Observed strict p95 (2026-02-24):

- Single-tool query p95: `3514ms` (target `<5000ms`)
- Multi-step query p95: `3505ms` (target `<15000ms`)

Notes:

- Uses real provider keys from `.env` (`z_ai_glm_api_key` / `minimax_api_key`).
- Guardrail `AI_AGENT_LLM_TIMEOUT_IN_MS` (default `3500`) bounds tail latency and triggers deterministic fallback when provider response exceeds budget.

### Required command gate (current)

```bash
npm run test:ai
npm run test:mvp-eval
npm run test:ai:quality
npm run test:ai:performance
npm run test:ai:live-latency:strict
npx nx run api:lint
```

All pass locally.

### Eval quality target tracking

- Hallucination-rate heuristic is tracked in `mvp-eval.runner.ts` and asserted in `mvp-eval.runner.spec.ts` with threshold `<= 0.05`.
- Verification-accuracy metric is tracked in `mvp-eval.runner.ts` and asserted in `mvp-eval.runner.spec.ts` with threshold `>= 0.9`.

## 3) File Size Constraint (~500 LOC)

Current AI endpoint surface stays within the target:

- `ai.service.ts`: 470 LOC
- `ai-agent.chat.helpers.ts`: 436 LOC
- `ai-agent.verification.helpers.ts`: 102 LOC
- `mvp-eval.runner.ts`: 450 LOC
- `ai-observability.service.ts`: 443 LOC

Refactor requirement now:

- No mandatory refactor required to satisfy the file-size rule.

## 4) Remaining Final Submission Items

These are still outstanding at submission level:

- Demo video (3-5 min)
- Social post with `@GauntletAI`
- Open-source package npm publish (local scaffold complete at `tools/evals/finance-agent-evals/`, upstream PRs opened)

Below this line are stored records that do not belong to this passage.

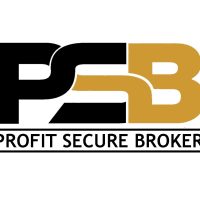 Profit Secure Broker отзывы клиентов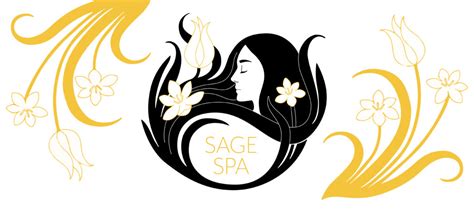 Sage head spa. The Sage Head Spa PBG About Sage Head Spa is a Japanese-inspired head spa. We believe that a key part in holistic self care is relaxation through nourishment and treatment of the scalp, hair, and skin. Heavily inspired by Japanese techniques and methods, Sage focuses on providing its clients with an unparallelled tranquil experience. Business Hours 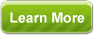 Learn more about bird journal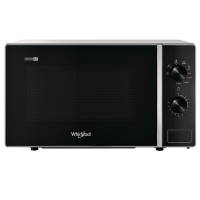 WHIRLPOOL MWP103SB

External contribution links:

- https://github.com/openai/evals/pull/1625
- https://github.com/langchain-ai/langchain/pull/35421

Open-source scaffold verification commands:

```bash
npm run evals:package:check
npm run evals:package:pack
```

## 5) AI Reply Quality

Current state:

- Deterministic response-quality heuristics are implemented (`response_quality` verification check).
- Generic disclaimer answers and low-information answers are filtered by reliability gating in `buildAnswer()`.
- Quality eval slice is active via `apps/api/src/app/endpoints/ai/evals/ai-quality-eval.spec.ts`.

Recommendation:

- Keep adding real failing prompts into quality eval cases and tune prompt policy in `buildAnswer()` with deterministic assertions.